YERIMPOST.COM Alors qu’on assiste à une vraie-fausse reprise du dialogue entre le pouvoir et l’opposition, sous la houlette de l’ambassadeur Seydou Nourou Bâ, Abdoulaye Wade et plusieurs partis alliés vont mettre du feu. Ils prévoient d’occuper la rue le 9 février prochain. Et continuent ainsi rejeter le cadre instauré par le gouvernement pour dialoguer sur le processus électoral.
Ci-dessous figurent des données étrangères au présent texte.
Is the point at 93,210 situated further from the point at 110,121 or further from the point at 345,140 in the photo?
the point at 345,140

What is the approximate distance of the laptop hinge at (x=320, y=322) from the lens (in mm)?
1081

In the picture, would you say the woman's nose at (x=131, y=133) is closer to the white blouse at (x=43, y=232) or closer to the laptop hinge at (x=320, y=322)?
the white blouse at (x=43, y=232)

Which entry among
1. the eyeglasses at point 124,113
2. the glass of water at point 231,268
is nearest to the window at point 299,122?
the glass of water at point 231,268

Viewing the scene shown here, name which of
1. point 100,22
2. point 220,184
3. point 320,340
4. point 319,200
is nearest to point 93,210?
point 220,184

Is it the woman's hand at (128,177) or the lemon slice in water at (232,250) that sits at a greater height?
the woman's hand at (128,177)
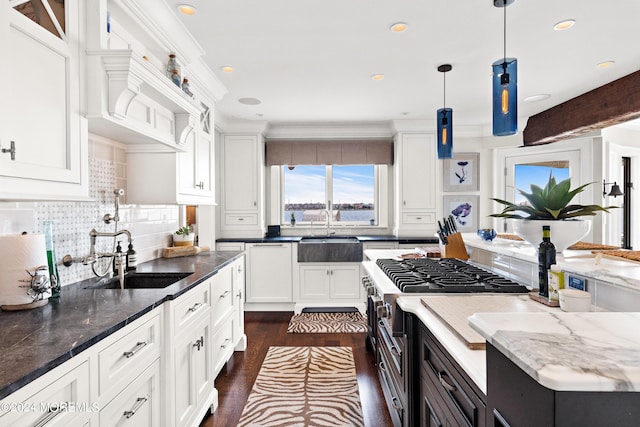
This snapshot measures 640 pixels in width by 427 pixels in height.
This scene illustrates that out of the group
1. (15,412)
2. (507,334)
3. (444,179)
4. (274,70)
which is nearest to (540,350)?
(507,334)

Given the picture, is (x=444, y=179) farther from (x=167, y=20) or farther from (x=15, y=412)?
(x=15, y=412)

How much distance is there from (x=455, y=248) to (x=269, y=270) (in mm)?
2622

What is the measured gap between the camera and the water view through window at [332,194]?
17.8ft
Gardant toujours un goût amer du scrutin du 30 juillet 2017, l’opposition compte forcer la main au pouvoir pour « instaurer une véritable démocratie électorale dans le pays ». La manifestation prévue en février est un premier acte dans ce sens.

Wade et ses partisans demandant entre autres la mise en place d’une commission arbitrale, désignée conjointement par le pouvoir, l’opposition et la société civile, capable de conduire des concertations sérieuses pouvant aboutir à une loi et à des dispositions électorales fiables et acceptées par toutes les parties, avec l’engagement solennel du président de la République à appliquer et à faire appliquer les conclusions arrêtées.

Le PDS et ses alliés veulent également la mise en place d’une Haute autorité, indépendante de l’administration, pour jouer le rôle de régulateur de la démocratie, «vu la faillite définitive de l’actuelle Cena, depuis le jour où elle a servi de supplétif au gouvernement, en servant de faire-valoir pour modifier la loi électorale en pleine campagne électorale».

A ce chapelet de doléances, vient s’ajouter l’arrêt des répressions politiques et de l’instrumentalisation de la Justice pour éliminer des candidatures à l’élection présidentielle prochaine. Abdoulaye Wade et alliés réclament aussi une distribution transparente des cartes d’électeur par des commissions avec l’implication des partis et des structures de contrôle du processus électoral, ainsi que la publication des listes électorales et des bureaux de vote au plus tard en juillet 2018. L’audit indépendant du processus électoral et la séparation des votes des militaires et des civils sont exigés pour supprimer l’utilisation abusive des ordres de mission.